Это было само по себе плохо, но, разумеется, театр так и не смог вытравить из спектакля тот злобный, ретроградный дух, которым буквально дышит роман Достоевского «Бесы». Его идея в очищенном от философских прикрас виде сводится к тому, что человек от природы преступен, что низменное, звериное превалирует в нем над святым и возвышенным, что он арена разнузданных страстей, эксплуатируемых врагами России — революционерами. И если не унять этих «бесов» в душе человека через идею бога, узду религии, они вырвутся на свободу и неизбежно разрушат мир. От этой реакционной сути романа театру некуда было деться, об нее разбивались намерения режиссуры «показать на сцене лишь драму Ставрогина, как драму сложной и многогранной души русского человека»[16].
Этого нельзя было добиться, потому что Достоевский «Бесов» в русского человека не верит, потому что он его предает и поносит и вместе с тем обливает грязью все те высокие понятия жизни и морали, которые театр отстаивал и воспевал на протяжении пятнадцати лет своей истории.
Не случайно театр, имевший уже серьезный опыт в интерпретации Достоевского, совершивший творческий скачок в «Карамазовых», никак не мог найти необходимого ключа к «Бесам». Мучений было много, репетировали долго, что-то настойчиво искали, меняли отдельных исполнителей, с чувством неуверенности играли премьеру, проходившую в атмосфере оглушительных дебатов вокруг гневных горьковских статей, а успеха не было, не было удовлетворения даже у самих участников спектакля.
И вот что интересно: «Карамазовы» шли в Художественном театре в ту пору, когда я еще пребывал, так сказать, в «младенческом» возрасте, но спектакль я помню хорошо и могу говорить о нем со всей ответственностью. «Бесы» были поставлены тогда, когда я уже на что-то претендовал в искусстве: играл маленькие роли в спектаклях Художественного театра, занимался со Станиславским «системой», исполнял ответственную роль Баренда в студийной постановке «Гибель “Надежды”», наконец, сам участвовал в «Николае Ставрогине» в качестве некоего распорядителя с бантом на «литературном» балу у губернатора. И все-таки «Ставрогина» я почти не помню; спектакль изгладился из моей памяти, не закрепившись в ней ни единым ярким пятном.

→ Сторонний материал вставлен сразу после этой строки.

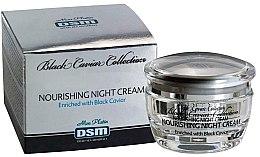 Духи, Парфюмерия, косметика Ночной питательный крем обогащенный черной икрой - Mon Platin DSM Black Caviar Nourishing Night Cream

Суть происшедшего заключается совсем не в том, что в «Бесах» не было формального новаторства «Карамазовых», что спектакль был неярким по внешнему облику — никакого чтеца, обычные «интерьерные» декорации М. В. Добужинского и пятнадцать «рядовых перемен». Суть заключается в том, что в спектакле не было демократической темы, которая могла бы увлечь актеров, вдохновить их на создание жизненных образов. Перед исполнителями этого спектакля то и дело возникали задачи «на преодоление» авторского материала.
В бесплодной борьбе с ретроградностью Достоевского жертвой, естественно, пал театр. Даже В. И. Качалов, этот глубокий художник, актер, умевший во всякой роли дать что-то особо интересное, правдивое, свое, не был значителен в этом спектакле. Таинственным незнакомцем, замкнутым и одиноким, со скептической улыбкой на устах проходил он по сцене в «Ставрогине», безвольно следуя стихии событий, влекущих его к трагическому концу. Это закономерно, так как Ставрогин и у Достоевского — «замкнутый» образ, сфинкс без загадки, так как он весь в прошлом и в пору действия романа и спектакля с ним уже не происходит ничего. Качалова не приняли даже те, кто из соображений политически-реакционных защищал и оправдывал этот спектакль.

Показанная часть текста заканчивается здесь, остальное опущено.